Wesentliche und streng zu prüfende Voraussetzungen für die Erlassung einer einstweiligen Verfügung sind das Vorliegen eines Hauptanspruchs und dessen Gefährdung.
Der OGH hat abgesehen von den gesetzlichen Tatbeständen (zB § 18 BAG; § 18 TAG) in der Vergangenheit nur in besonderen Ausnahmefällen (Gefäßchirurg: OGH 13.11.1996, 9 ObA 2263/96a; Neurochirurg: OGH 28.11.2002, 8 ObA 202/02t; Profifußballer: OGH 1.2.2007, 9 ObA 121/06v) ein Recht auf Beschäftigung zuerkannt.
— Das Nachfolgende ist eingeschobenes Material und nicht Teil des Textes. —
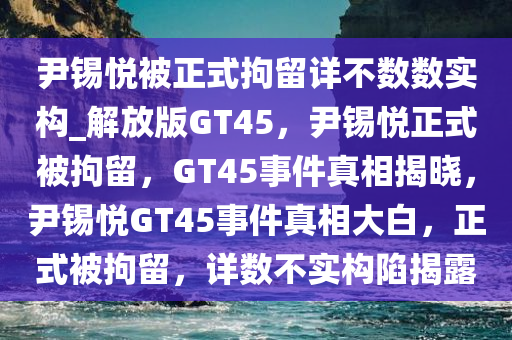 尹锡悦被正式拘留详不数数实构_解放版GT45，尹锡悦正式被拘留，GT45事件真相揭晓，尹锡悦GT45事件真相大白，正式被拘留，详数不实构陷揭露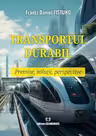 Transportul durabil: premise, solutii, perspective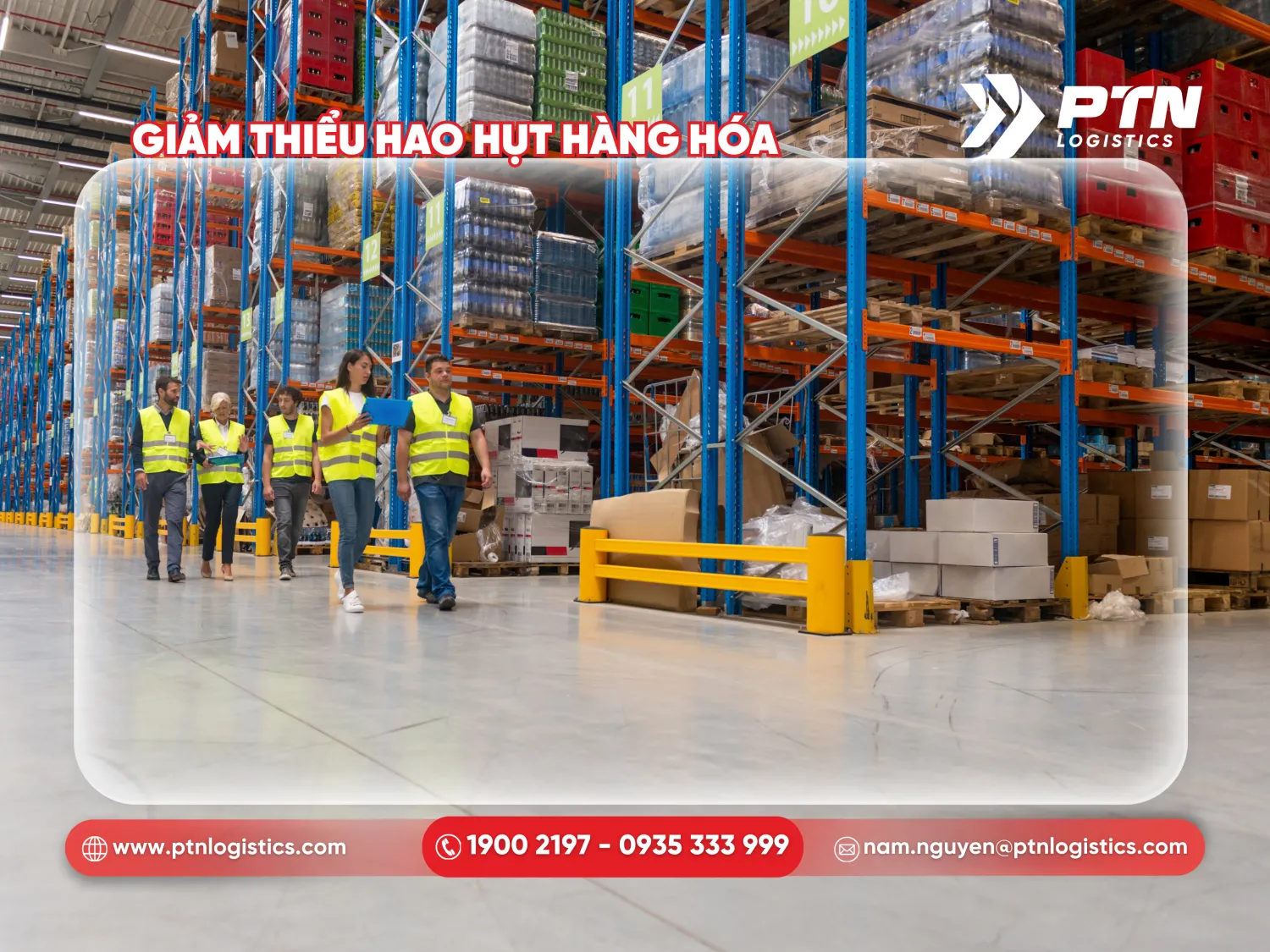 Giảm thiểu tình trạng hao hụt hàng hóa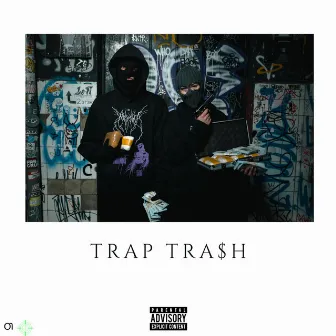 TRAP TRA$H by Lopxta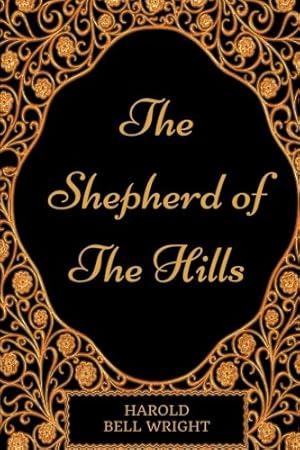 Image du vendeur pour The Shepherd Of The Hills: By Harold Bell Wright - Illustrated mis en vente par -OnTimeBooks-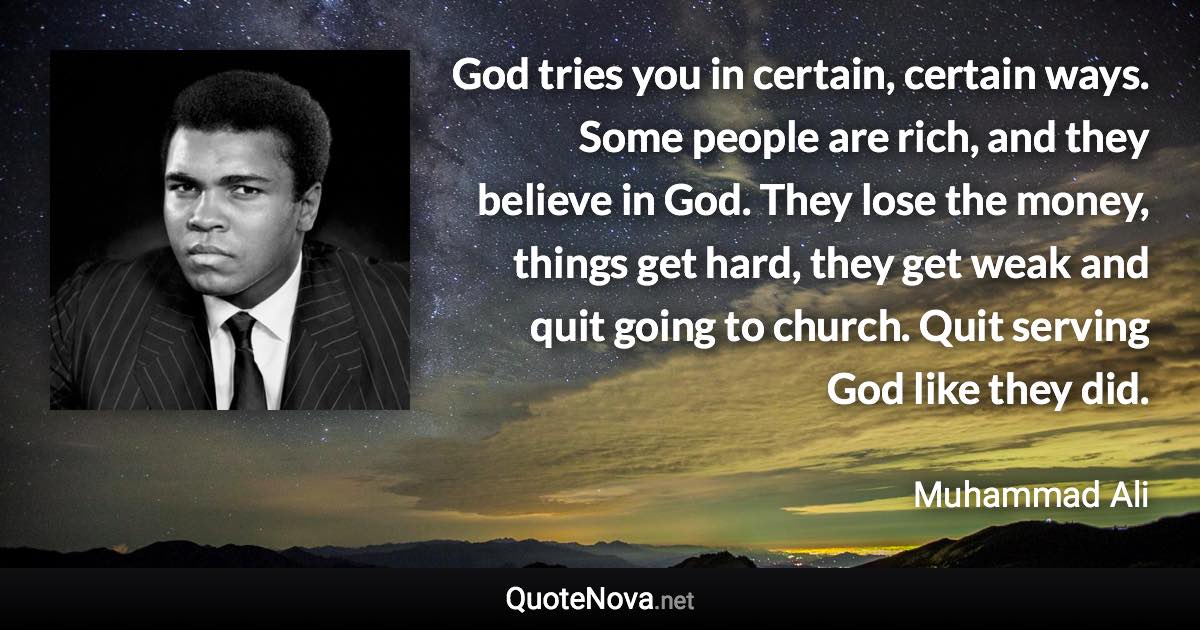 God tries you in certain, certain ways. Some people are rich, and they believe in God. They lose the money, things get hard, they get weak and quit going to church. Quit serving God like they did. - Muhammad Ali quote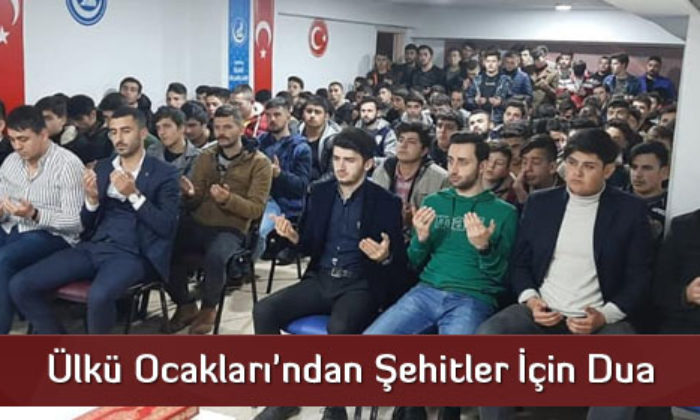 Ülkü Ocakları’ndan Şehitler İçin Dua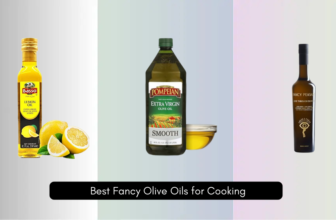 7 Best Fancy Olive Oils for Cooking 2026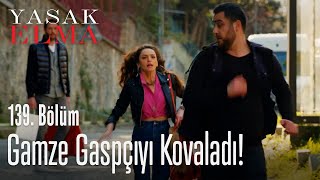 Gamze gaspçıyı kovaladı! - Yasak Elma 139. Bölüm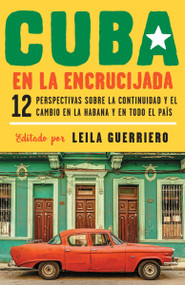 Cuba en la encrucijada / Cuba on the Verge: 12 Writers on Continuity and Change  in Havana and Across the (Spanish Edition) by Leila Guerriero, 9780525563228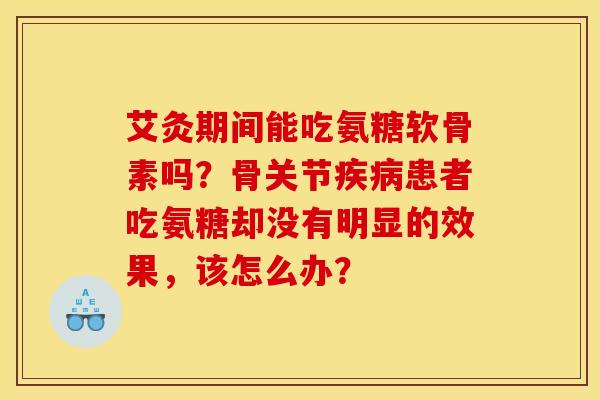 艾灸期间能吃氨糖软骨素吗?骨关节疾病患者吃氨糖却没有明显的效果,该怎么办?-第1张图片-关节骑士 艾灸期间能吃氨糖软骨素吗?骨关节疾病患者吃氨糖却没有明显的效果,该怎么办?-第1张图片-关节骑士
Im Gegensatz zu den erwähnten Ausnahmefällen, bei denen der Qualitätsverlust oder die Minderung von manuellen handwerklichen Fähigkeiten gefährdet waren, erfordert die Tätigkeit eines Universitätsprofessors geistige Fähigkeiten, weshalb für den OGH allein aus den Umständen keine offenkundige Gefährdung erkennbar war, die ein Recht auf Beschäftigung rechtfertigen würde. Mangels jeglicher Tatsachenbehauptungen des Kl konnte daher auch keine konkrete Gefährdung bescheinigt werden. Dass die Gefährdung durch konkrete Tatsachenbehauptungen darzutun ist, wurde vom OGH bereits in der Vergangenheit klar zum Ausdruck gebracht.
Wäre es dem Kl gelungen, eine konkrete Gefährdung zu bescheinigen, hätte der OGH die offengebliebene Rechtsfrage beantworten müssen, ob auch Universitätslehrern basierend auf den leitenden Grundsatz des Rechts der freien Wissenschaft und Lehre des Art 17 StGG grundsätzlich ein Recht auf Beschäftigung zusteht. Selbst wenn dies bejaht worden wäre, hätte in der Folge eine Interessenabwägung vorgenommen werden müssen, weil die Gefährdung des beruflichen Fortkommens nicht automatisch zu einer Verdrängung der AG-Interessen führen kann.